Horibe N, Matsumoto M, Deng Y B
Kanazawa Medical University, Ishikawa-Ken, Japan.
Can J Cardiol. 1996 Apr;12(4):363-9.
This study was undertaken to investigate the feasibility and accuracy of determination of stroke volume and cardiac output by calculating transmitral flow volume using the flow convergence region method in patients with mitral stenosis.
Fifty-six patients with rheumatic mitral stenosis were studied using imaging and Doppler echocardiography. Aliasing velocities of 20 to 23 cm/s were used to record the flow vonvergence region proximal to the stenotic mitral orifice. The stroke volume (mL) was calculated by multiplying peak transmitral flow rate which was obtained using an angle-corrected hemispheric flow convergence equation, by transmitral velocity time integral (cm) divided by peak transmitral velocity (cm/s) recorded using continuous wave Doppler method.
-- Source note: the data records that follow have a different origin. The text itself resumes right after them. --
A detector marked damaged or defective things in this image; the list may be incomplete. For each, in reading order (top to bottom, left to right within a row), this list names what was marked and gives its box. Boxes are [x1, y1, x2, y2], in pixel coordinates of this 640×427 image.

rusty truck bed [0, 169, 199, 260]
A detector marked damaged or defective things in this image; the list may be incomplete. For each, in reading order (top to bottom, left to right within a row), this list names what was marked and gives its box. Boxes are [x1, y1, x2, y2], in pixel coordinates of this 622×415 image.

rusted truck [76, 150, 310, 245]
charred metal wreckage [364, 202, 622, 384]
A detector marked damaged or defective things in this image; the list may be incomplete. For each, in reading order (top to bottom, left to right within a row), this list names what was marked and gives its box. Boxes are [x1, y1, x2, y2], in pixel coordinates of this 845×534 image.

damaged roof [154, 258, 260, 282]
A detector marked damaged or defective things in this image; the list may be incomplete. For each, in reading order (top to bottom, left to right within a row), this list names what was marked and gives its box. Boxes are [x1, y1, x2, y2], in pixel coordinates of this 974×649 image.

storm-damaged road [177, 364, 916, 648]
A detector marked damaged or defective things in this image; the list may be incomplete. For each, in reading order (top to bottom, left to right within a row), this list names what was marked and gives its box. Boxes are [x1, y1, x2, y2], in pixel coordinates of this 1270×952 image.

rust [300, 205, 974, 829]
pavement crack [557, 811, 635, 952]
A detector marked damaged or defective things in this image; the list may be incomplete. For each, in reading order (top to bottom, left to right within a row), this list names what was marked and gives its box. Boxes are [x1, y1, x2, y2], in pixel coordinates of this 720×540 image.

Stroke volume calculated using the flow convergence region method was not significantly different from that calculated using aortic Doppler two-dimensional echocardiographic method in 39 patients with pure mitral stenosis (75+/-19 [mean+/-1SD] versus 73+/-19 mL, P=0.12), and from that calculated using pulmonic Doppler two-dimensional echocardiographic method in nine patients with mitral stenosis with associated>2+ aortic regurgitation (77+/-12 versus 75+/-14 mL, P=0.49). No significant difference existed between the cardiac output obtained using the flow convergence region method and that obtained using Fick method in 12 patients with pure mitral stenosis. The stroke volume was overestimated by the flow convergence region method when compared with those obtained using aortic Doppler two-dimensional echocardiographic method in patients with mitral stenosis with associated >2+ mitral regurgitation (123+/-40 versus 67+/-15 mL, P=0.001).
The present study provided an alternative way to calculate the stroke volume and cardiac output in patients with mitral stenosis.